Daraus ergibt sich die zentrale Frage, nach welchen objektiven Kriterien die
postulierte Reflexion des Egoismus sich vollziehen soll.“ (Mensching:
Autonomie, S. 202 f.) Wirklich erfüllen
kann die Vernunft ihre Rolle als Regulator des physischen Trieblebens nur, wenn
sie selbst nicht als physisch bestimmt ist, sondern als geistige gegenüber der
Physis eine gewisse Autonomie erlangt. Dieser Gedanke mündet letztlich in Kants
praktischen Imperativ.
Die Lust ohne Leitung durch die
Vernunft tendiert zur Unersättlichkeit – was La Mettrie positiv bewertet, um
sie von der kirchlichen oder bürgerlichen Moral zu befreien. Steigert man aber
die Lust ins Unersättliche und zur „wahrhaftigen Ekstase“, dann schlägt
sie in Gewalt gegen andere oder den Träger der Gefühle selbst um. Das
Umschlagen von Lust in Gewalt macht er am Tyrannen deutlich: „Alsdann,
grausamer Fürst! Wenn du infam genug bist: Koste die Tyrannis richtig aus!

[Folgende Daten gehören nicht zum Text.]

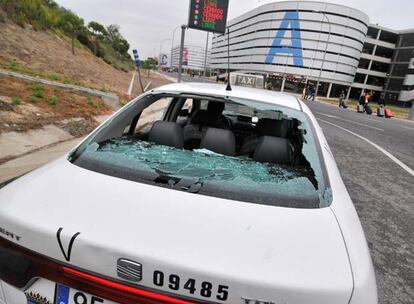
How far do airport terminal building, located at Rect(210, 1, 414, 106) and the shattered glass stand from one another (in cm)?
8086

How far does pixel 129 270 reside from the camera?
1.10m

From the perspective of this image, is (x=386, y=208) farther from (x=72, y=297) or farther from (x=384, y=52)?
(x=384, y=52)

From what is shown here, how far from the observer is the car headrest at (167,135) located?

Genieße sie in vollen Zügen! Denn die leidige Natur wird dich daran nicht
hindern. Herostratos wählte, um sich unsterblich zu machen, das Feuer;
so wähle du das Blut! Verfeinere die Techniken der Folter, so wie ein rechter
Lebemann die des Vergnügens! Und finde daran, sofern dies möglich ist, die
gleiche Freude! Böses zu tun ist für dich das einzige Gut, und Gutes zu tun wäre
dir eine Qual. Ich werde dir deinen abscheulichen Zwang nicht nehmen (könnte
ich es überhaupt?), der die Quelle deines unseligen Glücks ist. Bären, Löwen
und Tiger lieben es, andere Tiere zu zerfleischen; da du blutgierig bist wie
sie, ist es nur recht und billig, daß du den gleichen Neigungen nachgibst.

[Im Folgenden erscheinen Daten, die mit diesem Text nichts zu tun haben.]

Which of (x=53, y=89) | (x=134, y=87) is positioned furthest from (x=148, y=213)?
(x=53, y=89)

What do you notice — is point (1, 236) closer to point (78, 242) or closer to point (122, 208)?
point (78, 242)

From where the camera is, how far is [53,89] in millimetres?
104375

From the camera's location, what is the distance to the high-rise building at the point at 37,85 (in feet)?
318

Dennoch bedaure ich dich, daß du dich so am allgemeinen Elend weidest; doch wer
würde nicht erst recht einen Staat bedauern, in dem sich nicht ein Mann fände,
der tugendhaft genug ist, um ihn – und sei es auf Kosten seines Lebens – von
einem Ungeheuer wie dir zu befreien?“ (La Mettrie: Antiseneca, S. 111 f.)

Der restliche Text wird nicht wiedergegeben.